No, it's never good to use the load/store lists.  They're slow as mud, because
they're essentially just wrappers to the standard WRMSR/RDMSR ucode.  Whereas
dedicated VMCS fields have dedicated, streamlined ucode to make loads and stores
as fast as possible.

I haven't measured PERF_GLOBAL_CTRL specifically, at least not in recent memory,
but generally speaking using a load/store entry is 100+ cycles, whereas using a
dedicated VMCS field is <20 cyles (often far less).

So what I am saying is that the mediated PMU should _require_ support for loading
and saving PERF_GLOBAL_CTRL via dedicated fields, and WARN if a CPU with a v4+
PMU doesn't support said fields.  E.g.

diff --git a/arch/x86/kvm/vmx/vmx.c b/arch/x86/kvm/vmx/vmx.c
index a4b2b0b69a68..cab8305e7bf0 100644
--- a/arch/x86/kvm/vmx/vmx.c
+++ b/arch/x86/kvm/vmx/vmx.c
@@ -8620,6 +8620,15 @@ __init int vmx_hardware_setup(void)
                enable_sgx = false;
 #endif
 
+       /*
+        * All CPUs that support a mediated PMU are expected to support loading
+        * and saving PERF_GLOBAL_CTRL via dedicated VMCS fields.
+        */
+       if (enable_passthrough_pmu &&
+           (WARN_ON_ONCE(!cpu_has_load_perf_global_ctrl() ||
+                         !cpu_has_save_perf_global_ctrl())))
+               enable_passthrough_pmu = false;
+
        /*
         * set_apic_access_page_addr() is used to reload apic access
         * page upon invalidation.  No need to do anything if not

That will provide better, more consistent performance, and will eliminate a big
pile of non-trivial code.

> PERF_GLOBAL_CTRL MSR could be frequently accessed by perf/pmu driver, e.g.
> on each task switch, so PERF_GLOBAL_CTRL MSR is configured to passthrough
> to reduce the performance impact in mediated vPMU proposal if guest own all
> PMU HW resource. But if guest only owns part of PMU HW resource,
> PERF_GLOBAL_CTRL would be set to interception mode.

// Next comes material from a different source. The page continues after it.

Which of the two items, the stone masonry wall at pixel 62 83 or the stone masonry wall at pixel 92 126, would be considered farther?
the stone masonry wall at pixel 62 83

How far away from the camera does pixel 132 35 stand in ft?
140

Again, I know.  What I am saying is that propagating PERF_GLOBAL_CTRL to/from the
VMCS on every entry and exit is extremely wasteful and completely unnecessary.

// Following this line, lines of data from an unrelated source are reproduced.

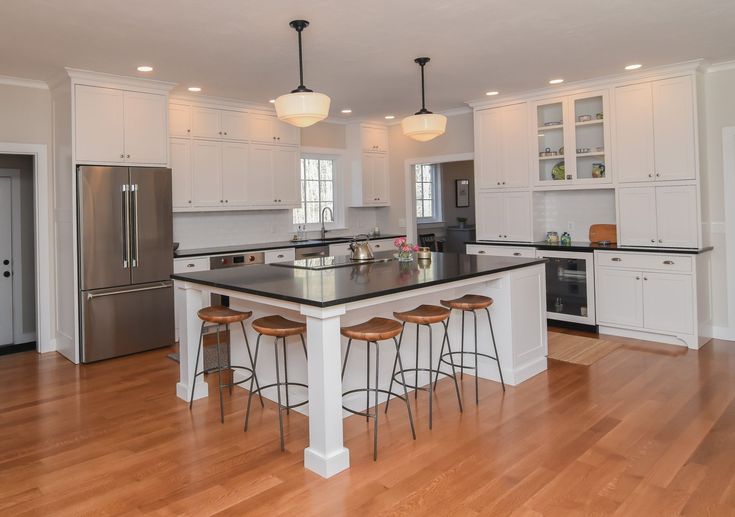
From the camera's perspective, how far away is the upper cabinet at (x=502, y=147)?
641 centimetres

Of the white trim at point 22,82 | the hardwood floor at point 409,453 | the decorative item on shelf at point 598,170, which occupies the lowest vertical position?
the hardwood floor at point 409,453

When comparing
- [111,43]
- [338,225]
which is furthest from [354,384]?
[338,225]

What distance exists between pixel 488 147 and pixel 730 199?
260 centimetres

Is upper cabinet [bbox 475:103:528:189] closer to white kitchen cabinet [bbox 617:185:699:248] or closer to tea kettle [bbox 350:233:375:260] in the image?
white kitchen cabinet [bbox 617:185:699:248]

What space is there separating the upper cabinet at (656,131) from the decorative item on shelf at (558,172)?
0.65 m

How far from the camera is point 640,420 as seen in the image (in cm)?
342

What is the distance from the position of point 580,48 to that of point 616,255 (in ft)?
6.98

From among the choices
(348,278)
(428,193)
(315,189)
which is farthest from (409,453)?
(428,193)

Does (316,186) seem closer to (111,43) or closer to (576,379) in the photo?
(111,43)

> I suppose KVM doesn't need access PERF_GLOBAL_CTRL in passthrough mode.
> This piece of code is intently just for PERF_GLOBAL_CTRL interception mode,

No, it's even more useless if PERF_GLOBAL_CTRL is intercepted, because in that
case the _only_ time KVM needs move the guest's value to/from the VMCS is when
the guest (or host userspace) is explicitly accessing the field.

> but think twice it looks unnecessary to save/restore PERF_GLOBAL_CTRL via
> VMCS as KVM would always maintain the guest PERF_GLOBAL_CTRL value? Anyway,
> this part of code can be optimized.